Exercise improves the metabolic alterations associated with obesity (such as insulin resistance and/or inflammation) independently of weight loss. That is to say, exercise by itself can improve these pathologies even without caloric deficit or weight loss in the subject. However, the loss of visceral fat (fat located internally in the abdomen, surrounding the organs and tissues found there) seems to be a mediator without which substantial improvements in these alterations would not occur, i.e., losing visceral fat is key to the improvement of these metabolic and inflammatory alterations associated with excess fat, regardless of whether or not there are changes in total adiposity.

Exercise decreases visceral fat even without producing relevant weight loss, since the adipocytes (adipose tissue cells) predominant in visceral adipose tissue appear to have a greater number of β3 receptors (exerts lipolytic effects by favoring lipolysis of triglycerides through the action of SLH) releasing stored fatty acids. In addition, the adipocytes of visceral adipose tissue show a decrease in α2 receptors, which has the opposite effect (inhibiting lipolysis).

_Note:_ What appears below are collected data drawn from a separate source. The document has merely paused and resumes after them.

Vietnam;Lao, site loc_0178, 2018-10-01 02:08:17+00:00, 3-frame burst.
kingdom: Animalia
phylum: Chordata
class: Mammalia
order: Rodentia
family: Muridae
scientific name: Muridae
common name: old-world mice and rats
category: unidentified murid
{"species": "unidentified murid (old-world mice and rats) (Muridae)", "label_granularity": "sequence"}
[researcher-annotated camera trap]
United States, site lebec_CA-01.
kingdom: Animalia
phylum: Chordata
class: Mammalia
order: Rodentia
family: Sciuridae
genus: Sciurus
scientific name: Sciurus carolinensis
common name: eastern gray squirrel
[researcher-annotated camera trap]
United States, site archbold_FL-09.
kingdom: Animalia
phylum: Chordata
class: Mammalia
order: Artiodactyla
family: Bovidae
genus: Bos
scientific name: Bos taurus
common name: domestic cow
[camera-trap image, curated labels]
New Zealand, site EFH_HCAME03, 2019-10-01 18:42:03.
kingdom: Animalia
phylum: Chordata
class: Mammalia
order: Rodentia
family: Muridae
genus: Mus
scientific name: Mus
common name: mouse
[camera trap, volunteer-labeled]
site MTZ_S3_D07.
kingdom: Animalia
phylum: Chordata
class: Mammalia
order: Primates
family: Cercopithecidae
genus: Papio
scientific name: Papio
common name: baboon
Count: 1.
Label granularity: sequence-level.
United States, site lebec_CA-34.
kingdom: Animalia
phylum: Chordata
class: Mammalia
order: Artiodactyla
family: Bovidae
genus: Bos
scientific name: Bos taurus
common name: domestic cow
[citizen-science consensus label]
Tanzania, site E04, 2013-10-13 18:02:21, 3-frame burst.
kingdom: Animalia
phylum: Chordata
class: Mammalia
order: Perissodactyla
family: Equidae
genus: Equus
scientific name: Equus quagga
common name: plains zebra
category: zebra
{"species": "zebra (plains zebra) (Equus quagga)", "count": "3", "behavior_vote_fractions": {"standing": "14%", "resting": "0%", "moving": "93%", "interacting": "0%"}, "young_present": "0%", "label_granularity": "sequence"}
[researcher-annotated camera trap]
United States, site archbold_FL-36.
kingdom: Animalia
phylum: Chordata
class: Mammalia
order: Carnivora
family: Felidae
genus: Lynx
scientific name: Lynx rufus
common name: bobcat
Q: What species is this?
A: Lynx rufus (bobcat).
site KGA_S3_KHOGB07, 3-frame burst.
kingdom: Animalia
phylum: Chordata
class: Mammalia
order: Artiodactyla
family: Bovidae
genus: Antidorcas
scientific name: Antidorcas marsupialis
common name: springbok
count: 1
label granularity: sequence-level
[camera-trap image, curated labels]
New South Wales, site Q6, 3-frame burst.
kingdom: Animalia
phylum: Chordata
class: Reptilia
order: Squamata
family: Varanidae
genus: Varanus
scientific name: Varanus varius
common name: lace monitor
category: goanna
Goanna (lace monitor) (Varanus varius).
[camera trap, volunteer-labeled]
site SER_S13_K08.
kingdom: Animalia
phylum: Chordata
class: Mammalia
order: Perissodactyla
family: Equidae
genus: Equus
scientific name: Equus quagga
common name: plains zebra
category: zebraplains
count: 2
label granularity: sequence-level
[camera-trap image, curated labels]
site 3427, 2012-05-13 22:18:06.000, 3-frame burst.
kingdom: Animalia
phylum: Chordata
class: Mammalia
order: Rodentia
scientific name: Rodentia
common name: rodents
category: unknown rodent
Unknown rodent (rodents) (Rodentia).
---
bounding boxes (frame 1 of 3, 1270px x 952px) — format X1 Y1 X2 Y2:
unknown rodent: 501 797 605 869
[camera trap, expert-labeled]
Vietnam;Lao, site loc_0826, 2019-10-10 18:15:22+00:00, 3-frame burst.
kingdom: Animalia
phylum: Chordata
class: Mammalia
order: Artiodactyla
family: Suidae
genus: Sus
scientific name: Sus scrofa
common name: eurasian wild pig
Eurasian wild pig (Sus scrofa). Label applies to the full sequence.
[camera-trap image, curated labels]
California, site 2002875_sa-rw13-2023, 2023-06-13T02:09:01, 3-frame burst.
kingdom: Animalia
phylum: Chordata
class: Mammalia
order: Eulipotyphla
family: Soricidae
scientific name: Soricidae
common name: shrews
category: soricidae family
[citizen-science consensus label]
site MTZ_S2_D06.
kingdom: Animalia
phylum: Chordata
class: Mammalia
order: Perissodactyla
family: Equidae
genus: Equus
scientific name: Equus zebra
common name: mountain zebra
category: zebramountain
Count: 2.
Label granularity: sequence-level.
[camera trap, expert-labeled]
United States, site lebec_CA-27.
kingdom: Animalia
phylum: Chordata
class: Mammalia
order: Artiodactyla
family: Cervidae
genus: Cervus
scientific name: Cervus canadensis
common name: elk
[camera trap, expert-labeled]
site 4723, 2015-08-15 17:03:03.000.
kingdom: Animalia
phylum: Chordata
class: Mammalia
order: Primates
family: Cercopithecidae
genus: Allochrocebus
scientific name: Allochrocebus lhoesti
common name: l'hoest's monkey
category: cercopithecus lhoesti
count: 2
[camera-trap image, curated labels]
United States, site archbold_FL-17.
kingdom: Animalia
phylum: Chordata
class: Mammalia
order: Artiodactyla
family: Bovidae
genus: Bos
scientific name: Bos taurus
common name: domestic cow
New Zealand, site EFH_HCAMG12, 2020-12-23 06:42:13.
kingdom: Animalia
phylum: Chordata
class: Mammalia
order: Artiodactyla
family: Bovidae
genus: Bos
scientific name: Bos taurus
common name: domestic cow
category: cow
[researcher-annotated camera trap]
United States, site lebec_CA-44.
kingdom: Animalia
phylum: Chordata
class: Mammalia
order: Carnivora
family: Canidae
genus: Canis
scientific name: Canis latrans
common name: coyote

Thus, the decrease in visceral fat exerted by exercise is greater than that produced by diet (although both are inseparably necessary) as the greater number of β3 receptors facilitates catecholamine-mediated lipolysis (mediated by exercise), which translates into a lower probability of alterations such as an inflammatory state, insulin resistance, etc.

And specifying a little more, strength training seems to be one of the best tools to effectively reduce visceral fat deposits, although so does resistance exercise (especially high intensity), being the concurrence between the two surely the best option. Yes, when we talk about health and fitness improvement, without a doubt strength + cardio always wins.